(SET TASK) Turn the material from the line with "Time of clock at [544,166,576,195]: 3:58" through the end into a numbered list. Skip blank lines and leave the pictures out.

(INFORMATION SHOWN)

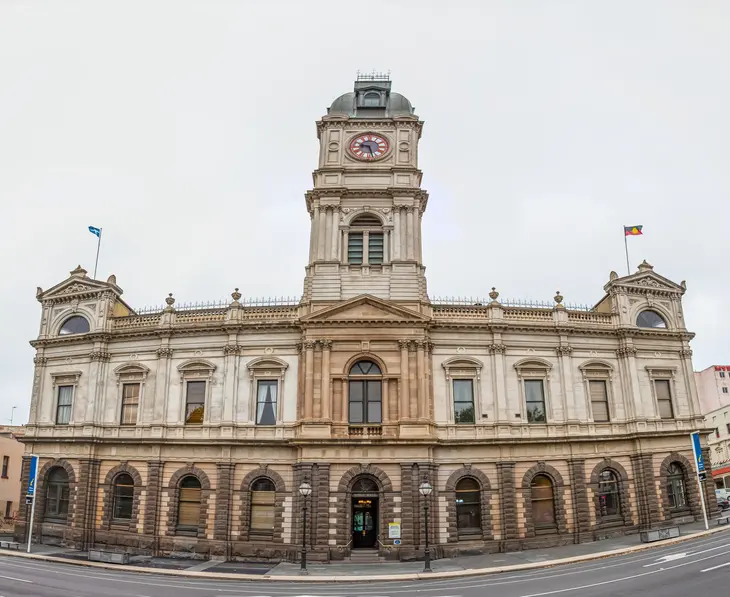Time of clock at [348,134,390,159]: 9:27
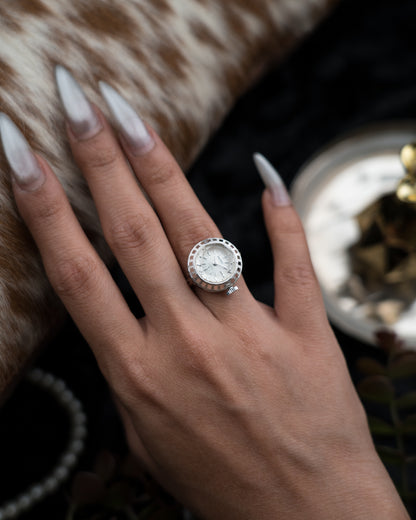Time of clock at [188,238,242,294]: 8:18
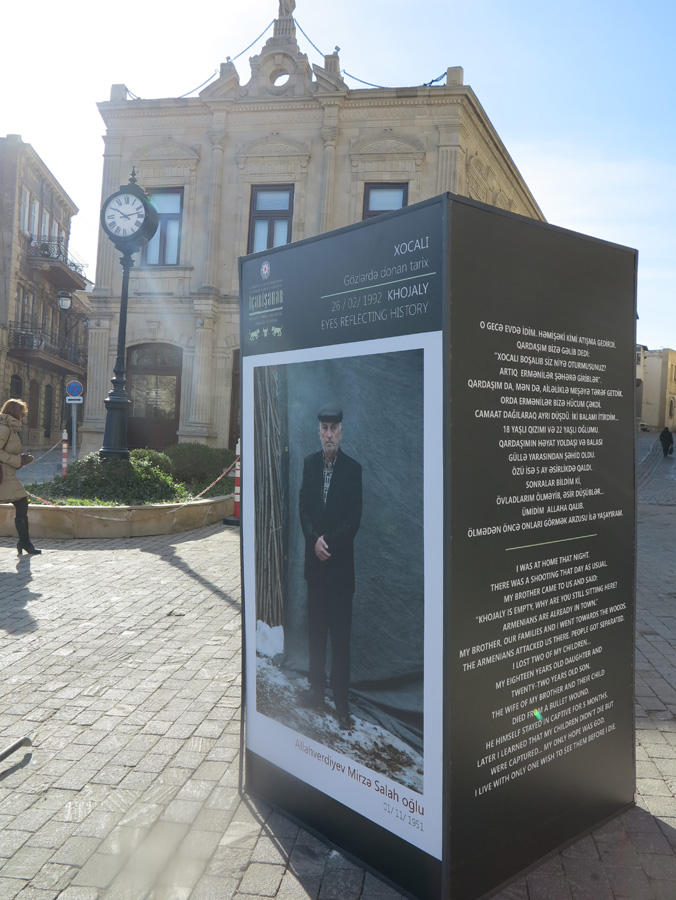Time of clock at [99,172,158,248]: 10:12
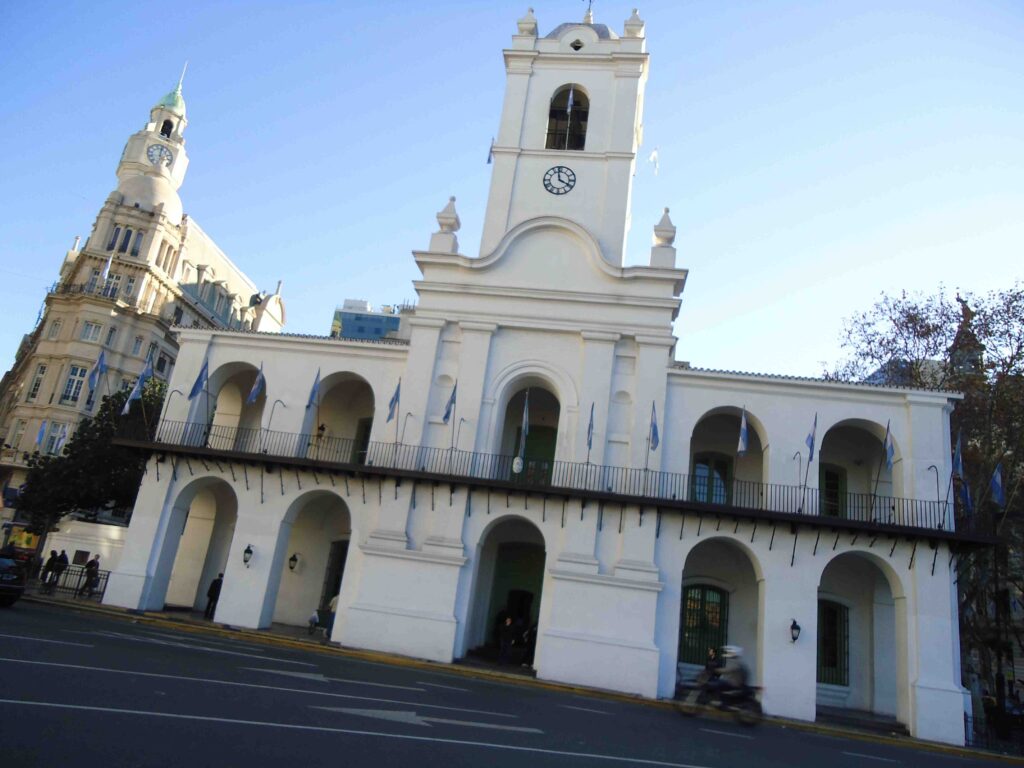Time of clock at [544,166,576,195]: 3:58
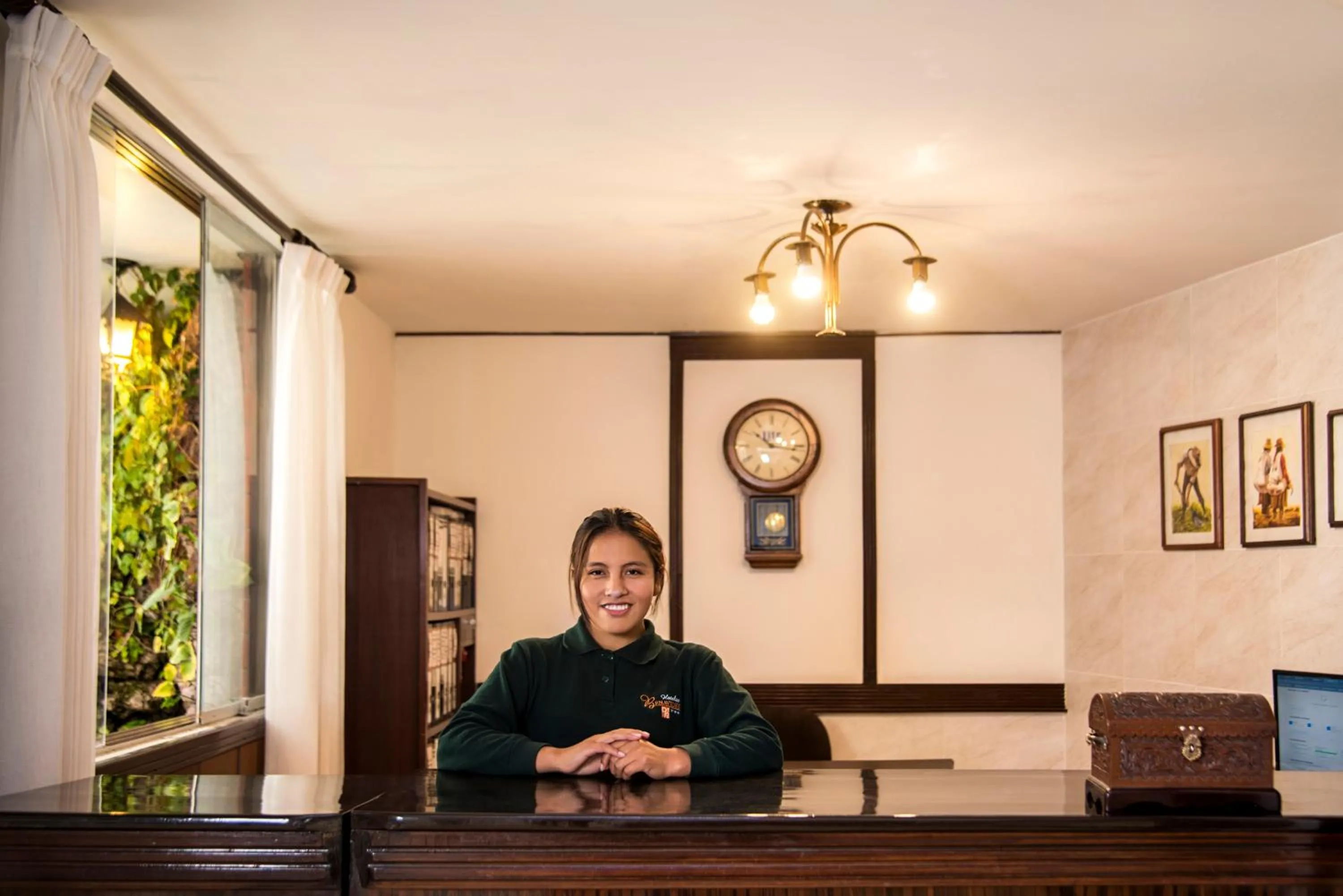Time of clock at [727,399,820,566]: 10:15
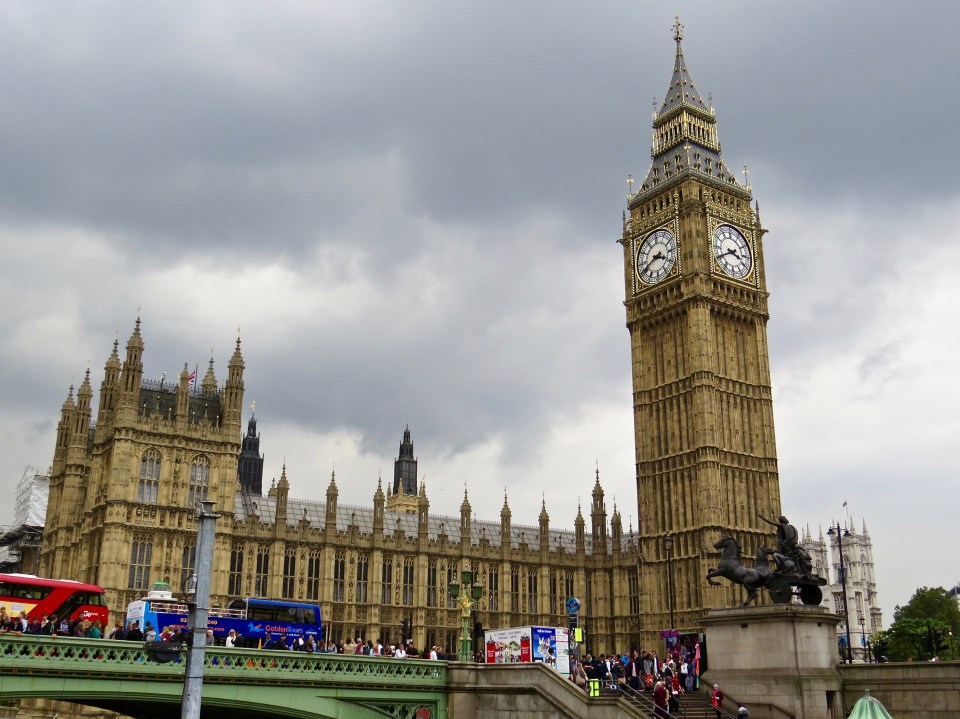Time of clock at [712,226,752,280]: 3:40
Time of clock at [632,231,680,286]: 3:40
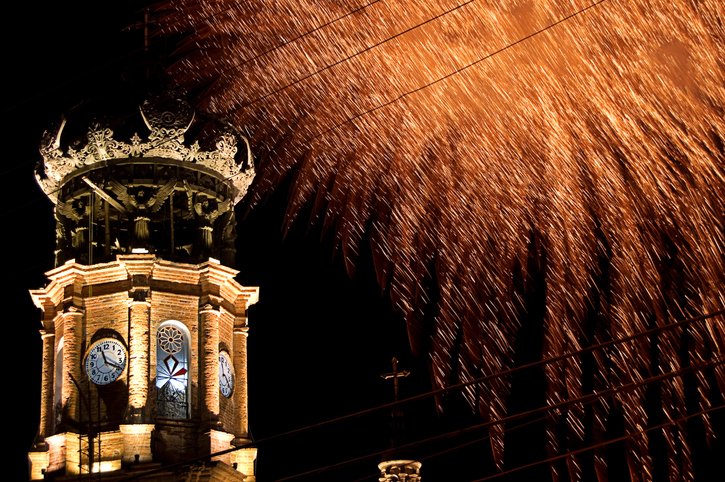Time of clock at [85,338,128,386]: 11:19
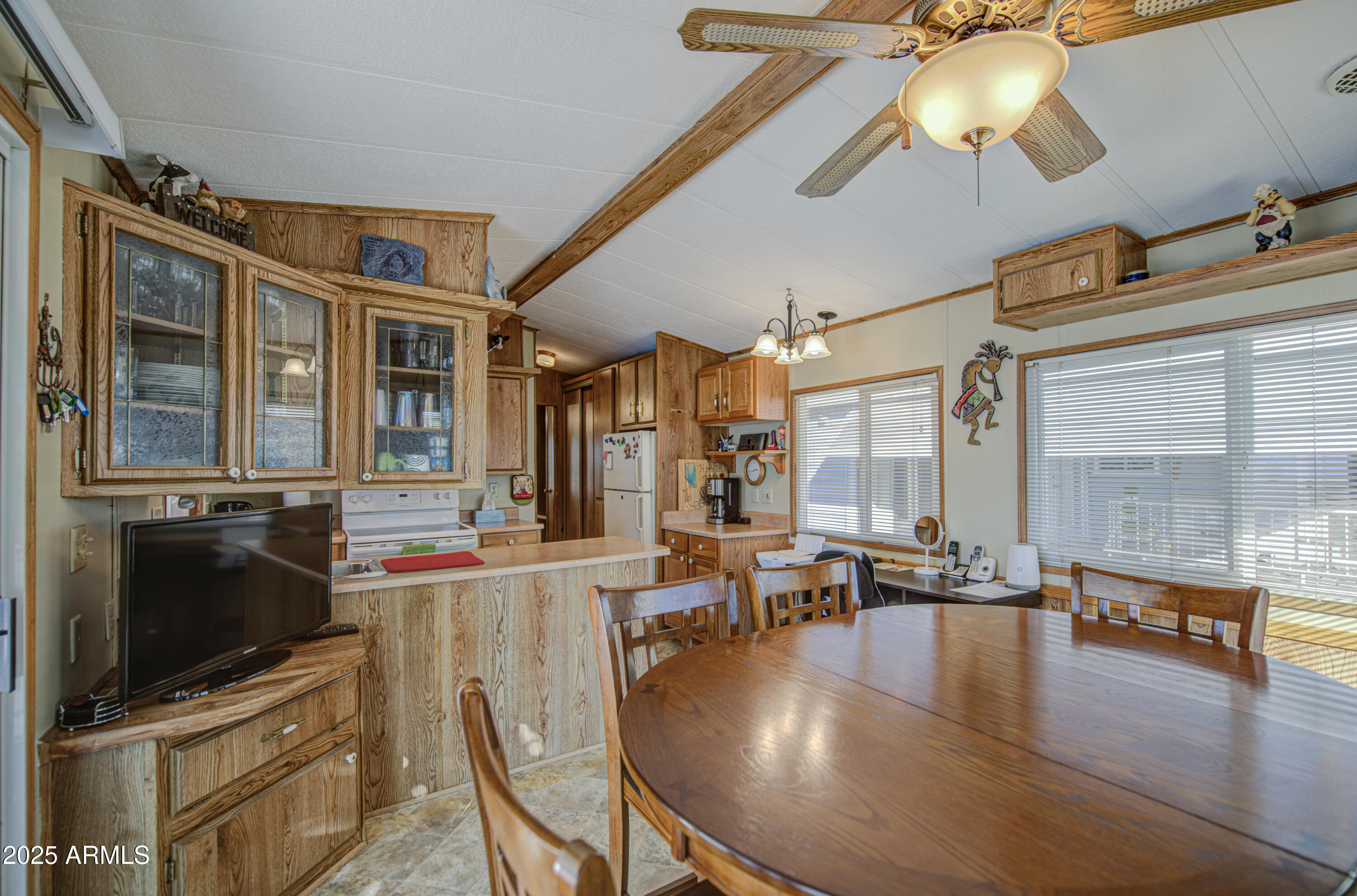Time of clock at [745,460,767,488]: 2:43
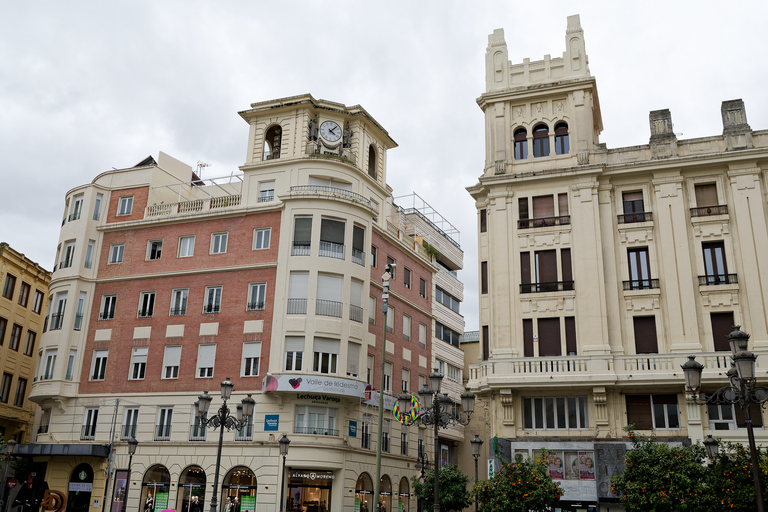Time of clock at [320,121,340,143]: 4:07
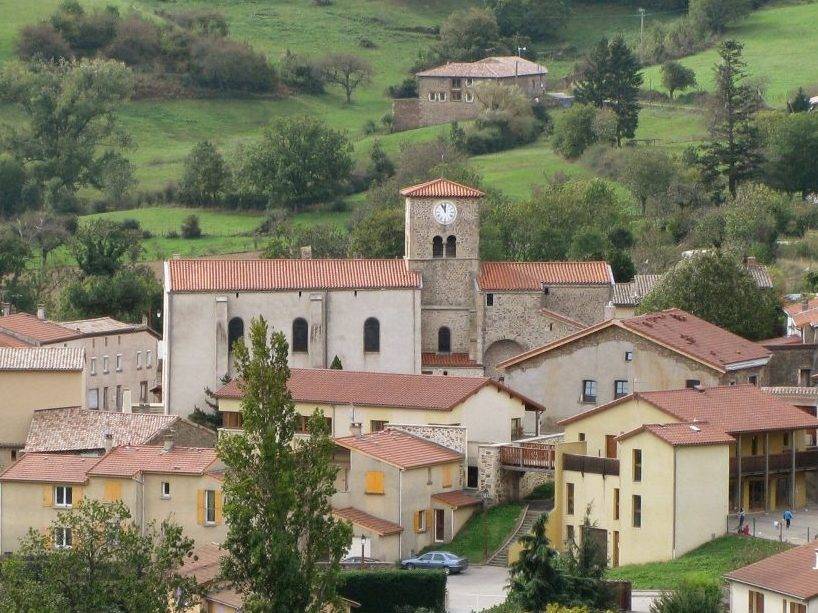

(OUTPUT BELOW)
1. Time of clock at [544,166,576,195]: 3:58
2. Time of clock at [727,399,820,566]: 10:15
3. Time of clock at [712,226,752,280]: 3:40
4. Time of clock at [632,231,680,286]: 3:40
5. Time of clock at [85,338,128,386]: 11:19
6. Time of clock at [745,460,767,488]: 2:43
7. Time of clock at [320,121,340,143]: 4:07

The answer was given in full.